• _Alıştırma Adımları_:
1. Doğu Türkçesiyle şiir geleneğini anlatan metinde “Sertkaya yazısında” diye başlayan paragrafı, ana bilgileri koruyarak kısa bir madde listesine dönüştürün.
2. Doğu Türkçesiyle şiir geleneğini anlatan metinden "Sertkaya yazısında Doğu" ifadesinden "yüzyıllara göre verir." ifadesine kadar olan kısmı hiç değiştirmeden yineleyin.
=== Verilen Metin ===
Sertkaya yazısında Doğu Türkçesi ile şiir söyleme geleneğini beş bölüme ayırır. Burada ilk grup Lutfî ve Nevâî’den önce Doğu Türkçesi ile şiir yazan şairler, ikincisi Lutfî ve Nevâî çağı şairleri, üçüncüsü Lutfî’ye nazire yazan şairler, dördüncüsü Nevâî’ye nazire yazan şairler ve sonuncusu şairlerin birbirlerine nazireleridir. Sertkaya şairlerin ve belliyse nazire yazdıkları şairlerin adlarını bir tabloda yüzyıllara göre verir.

25

Sertkaya bunun dışında, 1970, 1971, 1973 ve 1977 yıllarında yayımladığı “Osmanlı Şairlerinin Çağatayca Şiirleri” adlı yazı serisinde Nedîm, Şeyh Galip, Ahmed-i Dâ‘î, Lutfî, Sekkakî, Sâfî, Fuzûlî gibi şairlerin Çağatayca yazdıkları şiirleri sunar.
=== İncelenecek Veriler ===
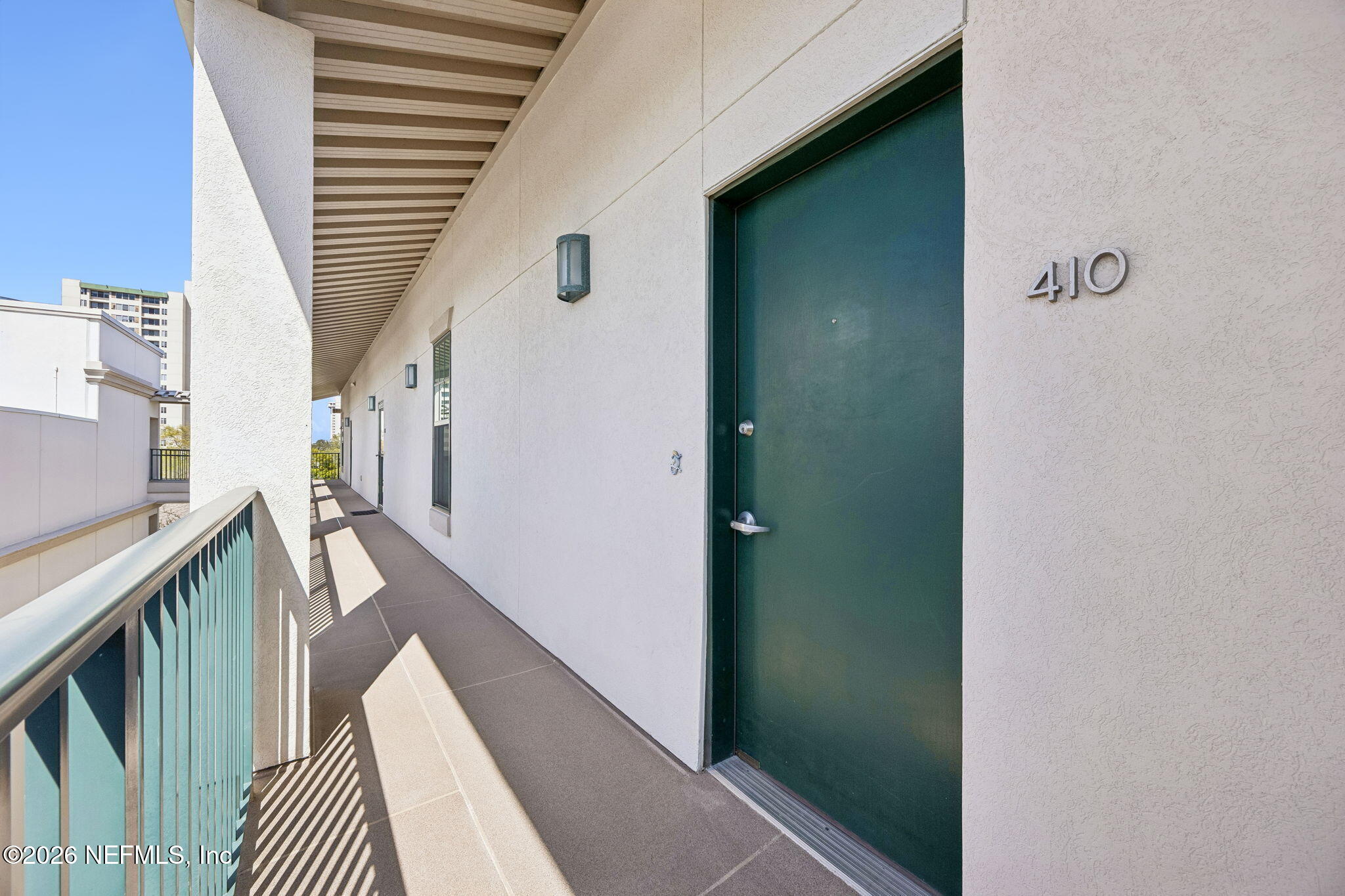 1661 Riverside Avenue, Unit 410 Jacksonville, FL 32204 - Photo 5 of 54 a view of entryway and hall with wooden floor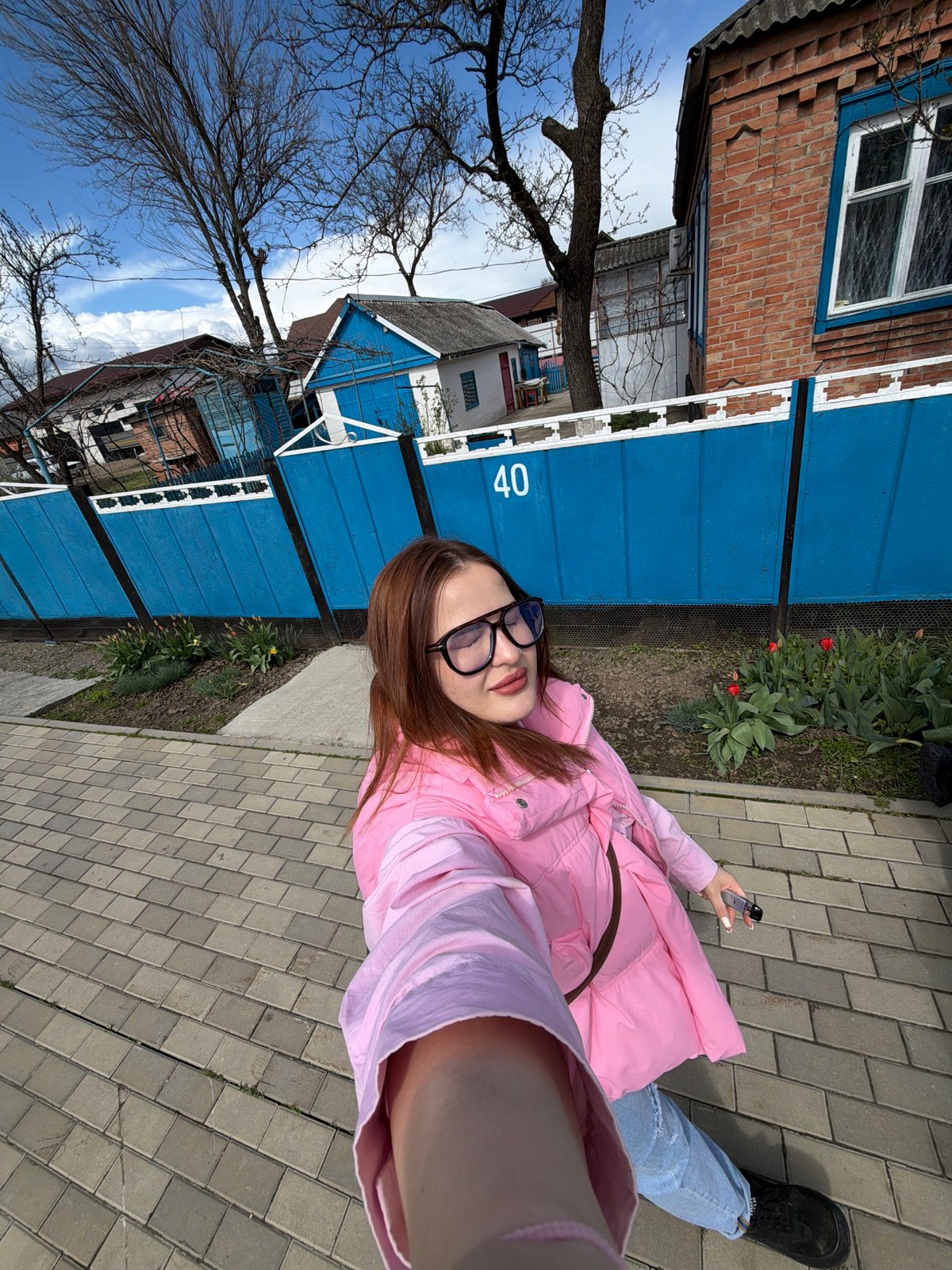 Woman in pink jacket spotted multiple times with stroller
===
=== İncelenecek Veriler ===
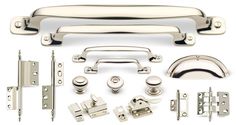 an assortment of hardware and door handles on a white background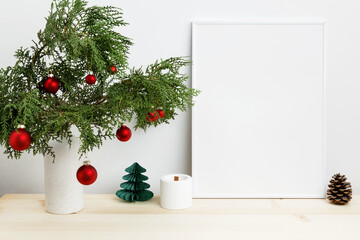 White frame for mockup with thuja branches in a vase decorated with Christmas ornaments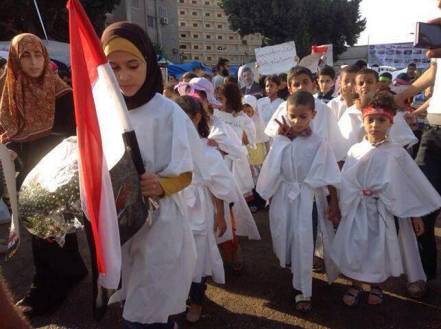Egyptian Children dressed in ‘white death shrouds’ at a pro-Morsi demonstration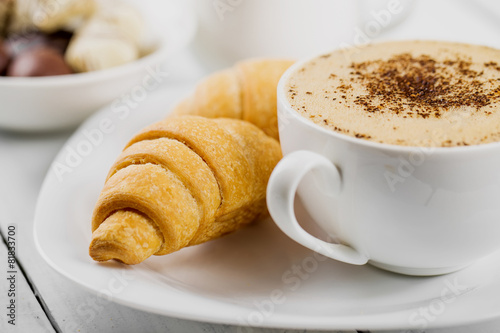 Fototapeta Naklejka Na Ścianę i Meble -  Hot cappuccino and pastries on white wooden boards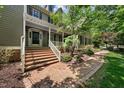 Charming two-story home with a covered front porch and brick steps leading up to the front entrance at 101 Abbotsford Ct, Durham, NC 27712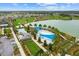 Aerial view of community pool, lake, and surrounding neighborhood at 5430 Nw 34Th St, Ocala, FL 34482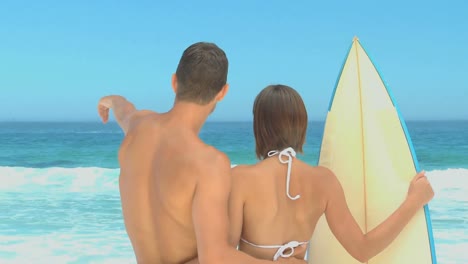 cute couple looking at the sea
===
• _Görev Yanıtları_:
1.
Sertkaya, Doğu Türkçesiyle şiir söyleme geleneğini beş bölüme ayırır:
- Lutfî ve Nevâî'den önce Doğu Türkçesiyle şiir yazan şairler
- Lutfî ve Nevâî çağının şairleri
- Lutfî'ye nazire yazan şairler
- Nevâî'ye nazire yazan şairler
- Şairlerin birbirlerine yazdığı nazireler

Şairlerin adlarını ve belliyse nazire yazdıkları şairleri bir tabloda yüzyıllara göre sıralar.

2.
Sertkaya yazısında Doğu Türkçesi ile şiir söyleme geleneğini beş bölüme ayırır. Burada ilk grup Lutfî ve Nevâî’den önce Doğu Türkçesi ile şiir yazan şairler, ikincisi Lutfî ve Nevâî çağı şairleri, üçüncüsü Lutfî’ye nazire yazan şairler, dördüncüsü Nevâî’ye nazire yazan şairler ve sonuncusu şairlerin birbirlerine nazireleridir. Sertkaya şairlerin ve belliyse nazire yazdıkları şairlerin adlarını bir tabloda yüzyıllara göre verir.